June 8, 2017 at 8:17 pm #392003The question, with the lady earning over £230k, we weren’t asked for the tax liability were we? It was the taxable income right?
The question that went on to ask about pensions and annual allowances?
June 8, 2017 at 8:29 pm #392007@alaccountancy said:
The question, with the lady earning over £230k, we weren’t asked for the tax liability were we? It was the taxable income right?The question that went on to ask about pensions and annual allowances?
Yes, that’s correct (I hope!) Can you remember your answer to the pension allowance bit?
June 8, 2017 at 8:40 pm #392013Im the same really. I felt reasonably confident about passing but netted off the capital loss/gain when I shouldn’t have, hope it isn’t the difference betweena pass and fail. VAT question was really nice! Started with that and it gave me a bit of confidence.
June 8, 2017 at 8:58 pm #392020@juliat said:
Yes, that’s correct (I hope!) Can you remember your answer to the pension allowance bit?I sod she couldn’t carry anything forward, her 2016/2017 allowance was restricted to £10,000 because of her earnings… and with the employer contribution of 30,000 it left nothing to c/f. I said though this was a stupid question… because it didn’t say if previous years were restricted (resulting in chargeable pension for this year!) … anyone else think the same or am I being daft?!
June 8, 2017 at 9:12 pm #392023@hannahchynnah said:
I sod she couldn’t carry anything forward, her 2016/2017 allowance was restricted to £10,000 because of her earnings… and with the employer contribution of 30,000 it left nothing to c/f. I said though this was a stupid question… because it didn’t say if previous years were restricted (resulting in chargeable pension for this year!) … anyone else think the same or am I being daft?!Oh dear… I thought she could use up the 3 previous years and assumed they’d be unrestricted… So I only deducted the employers contribution and I think got 20K as an answer 🙁
June 8, 2017 at 9:56 pm #392033Unfortunately, I missed this up!
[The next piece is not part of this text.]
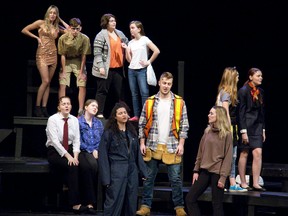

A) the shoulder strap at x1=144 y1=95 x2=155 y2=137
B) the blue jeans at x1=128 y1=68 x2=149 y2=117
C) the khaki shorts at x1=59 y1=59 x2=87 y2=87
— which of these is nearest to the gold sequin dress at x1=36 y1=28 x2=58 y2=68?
the khaki shorts at x1=59 y1=59 x2=87 y2=87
I had never seen/just couldn’t recall and still can’t any questions or material where the tapered allowance has resulted in excess contributions, but on the employer’s part!
Anyway, I answered, something like: there’s a £40,000 allowance before tapering, however, due to the tapering down, she’s down to the minimum of £10k (because her adjusted income exceeds £210k). She did not make any contributions and so she can carry this forward because her employer’s occupational pension contributions meant she met the condition of being registered with a pension contribution to secure her entitlement to carry forward her un-utilised annual allowance.
This part of my answer was a mess – I was thrown by the fact that I couldn’t recall ever reading what happened when the employer’s contributions contributions exceeded the tapered down annual allowance.
June 8, 2017 at 10:24 pm #392037@alaccountancy.. u r right.Nothing on the effect for employer contributions.Annual allowance relates to personal pension contribution. Generally.. exam seems hard.most areas were exempted as they know the success rate is high if questions were set on it.
Guess work for section B. How did u treat the accrued income, employment benefits part…and entertaining customers expenses?
June 8, 2017 at 10:26 pm #392038When will the result come out?
June 8, 2017 at 10:50 pm #392040Well – I’m hoping the accrued income (on the GILTS right?) was just a case of 4/12 (i think I remember them being held for four months) multiplied by the bond rate multiplied by the nominal value of the bond. Although, I think I may have got this wrong, I think, I may have picked up the purchase figure rather than the nominal value – hope I didn’t, but probably did!
June 8, 2017 at 10:55 pm #392042I said she has accrued income on the gilts of 2,500 (which I think was equivalent to 4/12 of the yearly interest) …?
June 9, 2017 at 6:48 am #392077But why not 300,000 x 4/12 x 0.03? As long as I remember it was written something about accrued interest over the amount of 300,000.